■ INFORMATION SHOWN:
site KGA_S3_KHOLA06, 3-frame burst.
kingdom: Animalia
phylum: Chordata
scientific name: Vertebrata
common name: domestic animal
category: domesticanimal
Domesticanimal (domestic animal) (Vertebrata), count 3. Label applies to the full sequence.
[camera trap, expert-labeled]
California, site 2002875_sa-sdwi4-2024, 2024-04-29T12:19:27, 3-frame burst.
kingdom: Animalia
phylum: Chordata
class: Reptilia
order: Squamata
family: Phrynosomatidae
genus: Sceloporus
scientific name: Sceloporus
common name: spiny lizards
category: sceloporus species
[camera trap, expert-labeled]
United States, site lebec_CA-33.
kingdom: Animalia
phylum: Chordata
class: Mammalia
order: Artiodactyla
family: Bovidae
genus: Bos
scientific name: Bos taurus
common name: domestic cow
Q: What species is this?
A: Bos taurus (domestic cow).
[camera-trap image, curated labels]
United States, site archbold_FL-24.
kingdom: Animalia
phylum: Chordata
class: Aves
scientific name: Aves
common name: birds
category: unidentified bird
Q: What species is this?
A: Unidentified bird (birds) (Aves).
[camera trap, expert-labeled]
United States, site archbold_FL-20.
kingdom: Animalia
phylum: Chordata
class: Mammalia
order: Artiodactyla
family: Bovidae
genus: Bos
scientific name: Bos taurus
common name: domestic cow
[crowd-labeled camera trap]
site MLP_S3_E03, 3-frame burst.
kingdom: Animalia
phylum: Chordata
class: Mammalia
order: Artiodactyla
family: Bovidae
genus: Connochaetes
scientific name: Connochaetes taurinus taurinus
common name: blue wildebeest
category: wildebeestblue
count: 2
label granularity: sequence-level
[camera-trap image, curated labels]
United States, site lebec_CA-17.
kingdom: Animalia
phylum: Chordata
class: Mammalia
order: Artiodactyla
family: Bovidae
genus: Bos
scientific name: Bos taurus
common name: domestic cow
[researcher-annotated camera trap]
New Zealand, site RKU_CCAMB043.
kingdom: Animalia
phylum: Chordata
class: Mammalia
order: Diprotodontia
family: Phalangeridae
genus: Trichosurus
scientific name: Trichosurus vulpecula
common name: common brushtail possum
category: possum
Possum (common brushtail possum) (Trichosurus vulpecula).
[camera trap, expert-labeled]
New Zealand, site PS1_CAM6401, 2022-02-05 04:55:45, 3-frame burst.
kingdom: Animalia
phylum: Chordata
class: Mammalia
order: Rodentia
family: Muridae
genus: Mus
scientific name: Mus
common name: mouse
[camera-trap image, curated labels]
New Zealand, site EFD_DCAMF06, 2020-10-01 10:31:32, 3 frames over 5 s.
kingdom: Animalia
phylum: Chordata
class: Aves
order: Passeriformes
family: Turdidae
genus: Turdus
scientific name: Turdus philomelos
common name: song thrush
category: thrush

■ ABOUT THIS EXERCISE:
Copy the records above, keeping each line identical.

■ SOLUTION BELOW:
site KGA_S3_KHOLA06, 3-frame burst.
kingdom: Animalia
phylum: Chordata
scientific name: Vertebrata
common name: domestic animal
category: domesticanimal
Domesticanimal (domestic animal) (Vertebrata), count 3. Label applies to the full sequence.
[camera trap, expert-labeled]
California, site 2002875_sa-sdwi4-2024, 2024-04-29T12:19:27, 3-frame burst.
kingdom: Animalia
phylum: Chordata
class: Reptilia
order: Squamata
family: Phrynosomatidae
genus: Sceloporus
scientific name: Sceloporus
common name: spiny lizards
category: sceloporus species
[camera trap, expert-labeled]
United States, site lebec_CA-33.
kingdom: Animalia
phylum: Chordata
class: Mammalia
order: Artiodactyla
family: Bovidae
genus: Bos
scientific name: Bos taurus
common name: domestic cow
Q: What species is this?
A: Bos taurus (domestic cow).
[camera-trap image, curated labels]
United States, site archbold_FL-24.
kingdom: Animalia
phylum: Chordata
class: Aves
scientific name: Aves
common name: birds
category: unidentified bird
Q: What species is this?
A: Unidentified bird (birds) (Aves).
[camera trap, expert-labeled]
United States, site archbold_FL-20.
kingdom: Animalia
phylum: Chordata
class: Mammalia
order: Artiodactyla
family: Bovidae
genus: Bos
scientific name: Bos taurus
common name: domestic cow
[crowd-labeled camera trap]
site MLP_S3_E03, 3-frame burst.
kingdom: Animalia
phylum: Chordata
class: Mammalia
order: Artiodactyla
family: Bovidae
genus: Connochaetes
scientific name: Connochaetes taurinus taurinus
common name: blue wildebeest
category: wildebeestblue
count: 2
label granularity: sequence-level
[camera-trap image, curated labels]
United States, site lebec_CA-17.
kingdom: Animalia
phylum: Chordata
class: Mammalia
order: Artiodactyla
family: Bovidae
genus: Bos
scientific name: Bos taurus
common name: domestic cow
[researcher-annotated camera trap]
New Zealand, site RKU_CCAMB043.
kingdom: Animalia
phylum: Chordata
class: Mammalia
order: Diprotodontia
family: Phalangeridae
genus: Trichosurus
scientific name: Trichosurus vulpecula
common name: common brushtail possum
category: possum
Possum (common brushtail possum) (Trichosurus vulpecula).
[camera trap, expert-labeled]
New Zealand, site PS1_CAM6401, 2022-02-05 04:55:45, 3-frame burst.
kingdom: Animalia
phylum: Chordata
class: Mammalia
order: Rodentia
family: Muridae
genus: Mus
scientific name: Mus
common name: mouse
[camera-trap image, curated labels]
New Zealand, site EFD_DCAMF06, 2020-10-01 10:31:32, 3 frames over 5 s.
kingdom: Animalia
phylum: Chordata
class: Aves
order: Passeriformes
family: Turdidae
genus: Turdus
scientific name: Turdus philomelos
common name: song thrush
category: thrush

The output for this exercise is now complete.